Someone let out a not-so-manly mewl of pain and he hoped it wasn’t him. He didn’t think so, actually. Because he was fairly certain that his tongue had just fused to the roof of his mouth.
Someone else didn’t have that problem. He recognized Sid’s voice, cursing up a storm in some long-dead language, but he couldn’t see him. Not even when the light finally dimmed, the wildly jumping aftereffects ensuring that John remained blind as a bat. Hoping that that was true for his attacker as well, John pried his tongue loose and started an incantation, only to stop when a knife was pressed hard against his jugular.
“Not if you want to live,” Sid rasped, and the words died in his throat.
But not because of the threat. The blade currently denting his skin was well-oiled and razor sharp—and bleating at him alarmingly because it was his weapon. Sid must have caught it mid-flight, which would have been impressive except that a syllable from John would send it plunging into the demon’s gut before he knew what had hit him. But John didn’t utter that syllable. Because he didn’t think the stark panic in Sid’s voice was fake.
And a moment later he knew it wasn’t when his eyes finally adjusted.
“Do you see?” Sid demanded.
John saw. It was rather hard to miss, since every surface of the low-ceilinged tunnel they were in had turned as translucent as alabaster, lit from within by hundreds of glowing red lines. They spidered through the rock like veins in marble—or under skin, because these pulsed with some strange, unearthly fire that brightened and dimmed, brightened and dimmed, as if dri
ven by the beating of a distant heart.
It was like being in the belly of a huge, still-breathing animal, John’s brain helpfully supplied, until he snarled at it to shut up. But the impression was damn apt, heightened by the unhappy rumbling in the stones around him and the heat generated by all that trapped energy. At least that explained why the shreds of his T-shirt were plastered to his body, he thought blankly.
Or maybe that was terror.
“To answer that question you asked earlier,” Sid said, his voice dripping sarcasm, “they mined brimstone here. It’s why I could magic you up here, but not in here.” The little demon pulled the knife away from John’s throat and shook it at him, before tucking it away in his waistband.

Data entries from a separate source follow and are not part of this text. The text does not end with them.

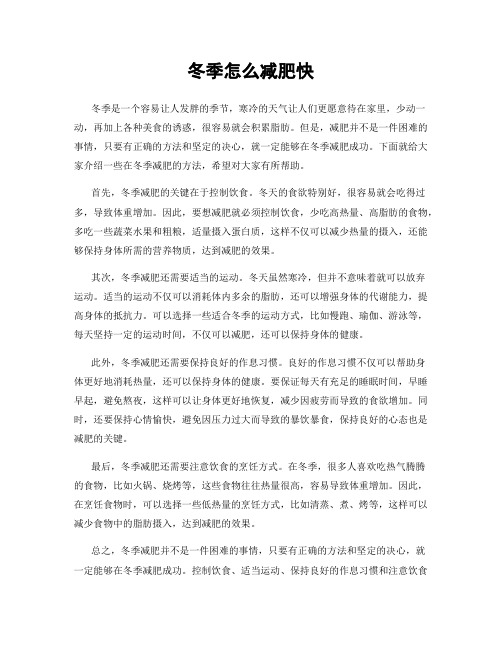 冬季怎么减肥快

冬季是一个容易让人发胖的季节，寒冷的天气让人们更愿意待在家里，少动一动，再加上各种美食的诱惑，很容易就会积累脂肪。但是，减肥并不是一件困难的事情，只要有正确的方法和坚定的决心，就一定能够在冬季减肥成功。下面就给大家介绍一些在冬季减肥的方法，希望对大家有所帮助。

首先，冬季减肥的关键在于控制饮食。冬天的食欲特别好，很容易就会吃得过多，导致体重增加。因此，要想减肥就必须控制饮食，少吃高热量、高脂肪的食物，多吃一些蔬菜水果和粗粮，适量摄入蛋白质，这样不仅可以减少热量的摄入，还能够保持身体所需的营养物质，达到减肥的效果。

其次，冬季减肥还需要适当的运动。冬天虽然寒冷，但并不意味着就可以放弃运动。适当的运动不仅可以消耗体内多余的脂肪，还可以增强身体的代谢能力，提高身体的抵抗力。可以选择一些适合冬季的运动方式，比如慢跑、瑜伽、游泳等，每天坚持一定的运动时间，不仅可以减肥，还可以保持身体的健康。

此外，冬季减肥还需要保持良好的作息习惯。良好的作息习惯不仅可以帮助身体更好地消耗热量，还可以保持身体的健康。要保证每天有充足的睡眠时间，早睡早起，避免熬夜，这样可以让身体更好地恢复，减少因疲劳而导致的食欲增加。同时，还要保持心情愉快，避免因压力过大而导致的暴饮暴食，保持良好的心态也是减肥的关键。

最后，冬季减肥还需要注意饮食的烹饪方式。在冬季，很多人喜欢吃热气腾腾的食物，比如火锅、烧烤等，这些食物往往热量很高，容易导致体重增加。因此，在烹饪食物时，可以选择一些低热量的烹饪方式，比如清蒸、煮、烤等，这样可以减少食物中的脂肪摄入，达到减肥的效果。

总之，冬季减肥并不是一件困难的事情，只要有正确的方法和坚定的决心，就一定能够在冬季减肥成功。控制饮食、适当运动、保持良好的作息习惯和注意饮食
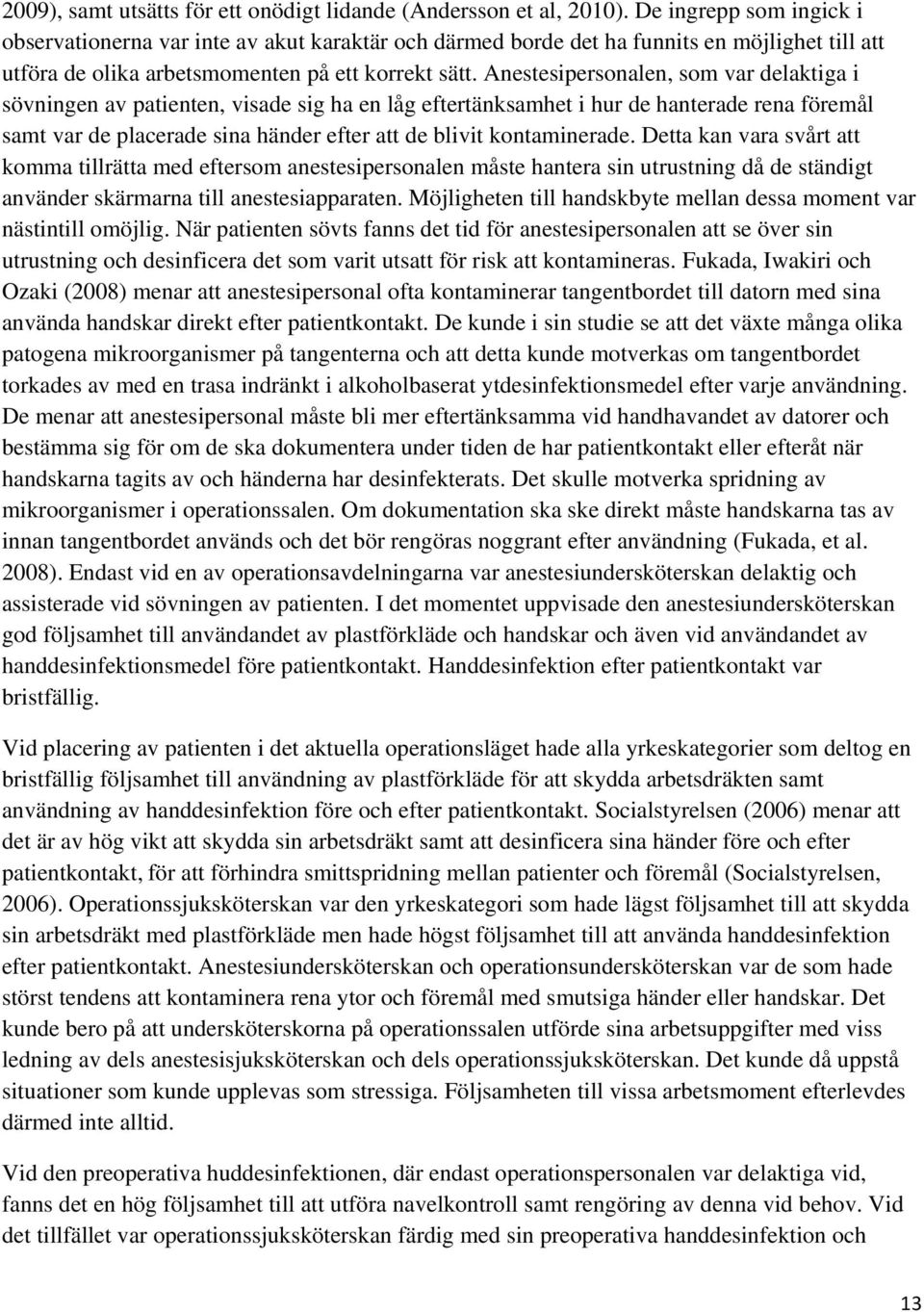 2009), samt utsätts för ett onödigt lidande (Andersson et al, 2010). De ingrepp som ingick i observationerna var inte av akut karaktär och därmed borde det ha funnits en möjlighet till att utföra de olika arbetsmomenten på ett korrekt sätt. Anestesipersonalen, som var delaktiga i sövningen av patienten, visade sig ha en låg eftertänksamhet i hur de hanterade rena föremål samt var de placerade sina händer efter att de blivit kontaminerade. Detta kan vara svårt att komma tillrätta med eftersom anestesipersonalen måste hantera sin utrustning då de ständigt använder skärmarna till anestesiapparaten. Möjligheten till handskbyte mellan dessa moment var nästintill omöjlig. När patienten sövts fanns det tid för anestesipersonalen att se över sin utrustning och desinficera det som varit utsatt för risk att kontamineras. Fukada, Iwakiri och Ozaki (2008) menar att anestesipersonal ofta kontaminerar tangentbordet till datorn med sina använda handskar direkt efter patientkontakt. De kunde i sin studie se att det växte många olika patogena mikroorganismer på tangenterna och att detta kunde motverkas om tangentbordet torkades av med en trasa indränkt i alkoholbaserat ytdesinfektionsmedel efter varje användning. De menar att anestesipersonal måste bli mer eftertänksamma vid handhavandet av datorer och bestämma sig för om de ska dokumentera under tiden de har patientkontakt eller efteråt när handskarna tagits av och händerna har desinfekterats. Det skulle motverka spridning av mikroorganismer i operationssalen. Om dokumentation ska ske direkt måste handskarna tas av innan tangentbordet används och det bör rengöras noggrant efter användning (Fukada, et al. 2008). Endast vid en av operationsavdelningarna var anestesiundersköterskan delaktig och assisterade vid sövningen av patienten. I det momentet uppvisade den anestesiundersköterskan god följsamhet till användandet av plastförkläde och handskar och även vid användandet av handdesinfektionsmedel före patientkontakt. Handdesinfektion efter patientkontakt var bristfällig.

Vid placering av patienten i det aktuella operationsläget hade alla yrkeskategorier som deltog en bristfällig följsamhet till användning av plastförkläde för att skydda arbetsdräkten samt användning av handdesinfektion före och efter patientkontakt. Socialstyrelsen (2006) menar att det är av hög vikt att skydda sin arbetsdräkt samt att desinficera sina händer före och efter patientkontakt, för att förhindra smittspridning mellan patienter och föremål (Socialstyrelsen, 2006). Operationssjuksköterskan var den yrkeskategori som hade lägst följsamhet till att skydda sin arbetsdräkt med plastförkläde men hade högst följsamhet till att använda handdesinfektion efter patientkontakt. Anestesiundersköterskan och operationsundersköterskan var de som hade störst tendens att kontaminera rena ytor och föremål med smutsiga händer eller handskar. Det kunde bero på att undersköterskorna på operationssalen utförde sina arbetsuppgifter med viss ledning av dels anestesisjuksköterskan och dels operationssjuksköterskan. Det kunde då uppstå situationer som kunde upplevas som stressiga. Följsamheten till vissa arbetsmoment efterlevdes därmed inte alltid.

Vid den preoperativa huddesinfektionen, där endast operationspersonalen var delaktiga vid, fanns det en hög följsamhet till att utföra navelkontroll samt rengöring av denna vid behov. Vid det tillfället var operationssjuksköterskan färdig med sin preoperativa handdesinfektion och

13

John’s eyes followed it, but he made no effort to call it to him. Because the substance known on earth as ‘brimstone’ resembled the demon variety only in the overwhelming smell of rotten eggs. It didn’t rain fire from the heavens, as some human legends insisted, or destroy entire cities. He’d always suspected that those accounts were ancient memories of the last of the demon wars, a few battles of which had been fought on Earth. Then the sky had burned, along with huge swathes of land, obliterated by single blasts.

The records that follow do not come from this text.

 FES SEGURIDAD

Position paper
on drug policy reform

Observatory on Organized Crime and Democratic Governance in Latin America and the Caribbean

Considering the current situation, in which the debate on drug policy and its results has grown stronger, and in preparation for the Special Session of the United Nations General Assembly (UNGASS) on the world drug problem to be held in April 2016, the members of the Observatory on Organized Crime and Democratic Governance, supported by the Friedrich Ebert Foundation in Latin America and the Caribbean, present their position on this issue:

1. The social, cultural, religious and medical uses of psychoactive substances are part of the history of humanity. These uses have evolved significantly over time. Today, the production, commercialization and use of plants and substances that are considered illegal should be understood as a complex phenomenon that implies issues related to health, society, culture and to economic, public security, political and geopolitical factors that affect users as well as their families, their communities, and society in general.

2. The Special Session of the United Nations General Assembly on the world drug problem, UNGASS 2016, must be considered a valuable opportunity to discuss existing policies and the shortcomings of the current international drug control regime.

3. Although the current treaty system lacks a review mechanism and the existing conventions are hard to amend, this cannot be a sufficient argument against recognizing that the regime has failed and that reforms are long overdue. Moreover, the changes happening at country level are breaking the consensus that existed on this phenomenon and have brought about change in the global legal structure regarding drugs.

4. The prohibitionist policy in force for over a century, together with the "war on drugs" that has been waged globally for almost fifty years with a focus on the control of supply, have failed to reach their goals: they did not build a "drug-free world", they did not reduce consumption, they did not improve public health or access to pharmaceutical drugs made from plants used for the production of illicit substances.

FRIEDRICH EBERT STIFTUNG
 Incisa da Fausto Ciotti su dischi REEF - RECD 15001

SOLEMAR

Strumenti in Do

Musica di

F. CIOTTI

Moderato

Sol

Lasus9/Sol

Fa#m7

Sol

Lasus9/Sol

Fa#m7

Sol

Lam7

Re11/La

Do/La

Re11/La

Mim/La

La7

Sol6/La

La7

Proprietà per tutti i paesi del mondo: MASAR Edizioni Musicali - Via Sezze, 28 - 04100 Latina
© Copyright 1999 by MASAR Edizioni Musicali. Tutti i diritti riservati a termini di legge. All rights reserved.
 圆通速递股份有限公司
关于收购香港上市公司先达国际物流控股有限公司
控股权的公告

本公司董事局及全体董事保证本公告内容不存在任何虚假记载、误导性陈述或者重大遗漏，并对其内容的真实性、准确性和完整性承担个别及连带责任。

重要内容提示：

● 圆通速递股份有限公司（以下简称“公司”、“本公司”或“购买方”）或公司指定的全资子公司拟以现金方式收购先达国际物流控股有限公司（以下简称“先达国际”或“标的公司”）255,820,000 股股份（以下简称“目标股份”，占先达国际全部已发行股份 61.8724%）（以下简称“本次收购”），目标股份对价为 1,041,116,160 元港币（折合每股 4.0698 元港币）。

Of the stuff glowing a few inches away from his face.
“It’s laced all though these rocks,” Sid informed him, slapping the side of the corridor hard enough to make John wince, even though he knew that wouldn’t set it off. Sid could stick a pick axe through the wall and it would make no difference. Brimstone responded to only one thing.

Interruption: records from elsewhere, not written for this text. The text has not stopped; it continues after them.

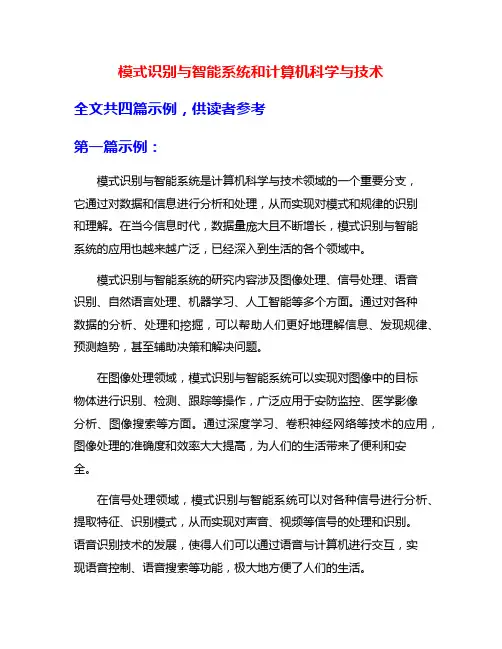 模式识别与智能系统和计算机科学与技术

全文共四篇示例，供读者参考

第一篇示例：

模式识别与智能系统是计算机科学与技术领域的一个重要分支，它通过对数据和信息进行分析和处理，从而实现对模式和规律的识别和理解。在当今信息时代，数据量庞大且不断增长，模式识别与智能系统的应用也越来越广泛，已经深入到生活的各个领域中。

模式识别与智能系统的研究内容涉及图像处理、信号处理、语音识别、自然语言处理、机器学习、人工智能等多个方面。通过对各种数据的分析、处理和挖掘，可以帮助人们更好地理解信息、发现规律、预测趋势，甚至辅助决策和解决问题。

在图像处理领域，模式识别与智能系统可以实现对图像中的目标物体进行识别、检测、跟踪等操作，广泛应用于安防监控、医学影像分析、图像搜索等方面。通过深度学习、卷积神经网络等技术的应用，图像处理的准确度和效率大大提高，为人们的生活带来了便利和安全。

在信号处理领域，模式识别与智能系统可以对各种信号进行分析、提取特征、识别模式，从而实现对声音、视频等信号的处理和识别。语音识别技术的发展，使得人们可以通过语音与计算机进行交互，实现语音控制、语音搜索等功能，极大地方便了人们的生活。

Unfortunately, it happened to be the thing that John needed rather badly right now.
* * *
Casanova had spent years perfecting the alluring quality of his voice, imbuing it with the charm, the grace, the honeyed tones that often did much of his seduction for him. Rian had taught him some of that, but he was proud to say that much more came from his own Castilian roots, from a people who understood the lyrical potential of the spoken word in a way that few of the braying descendants of the British Isles ever would. He was an artist with his voice. He could make women, and the occasional man, weep with his voice.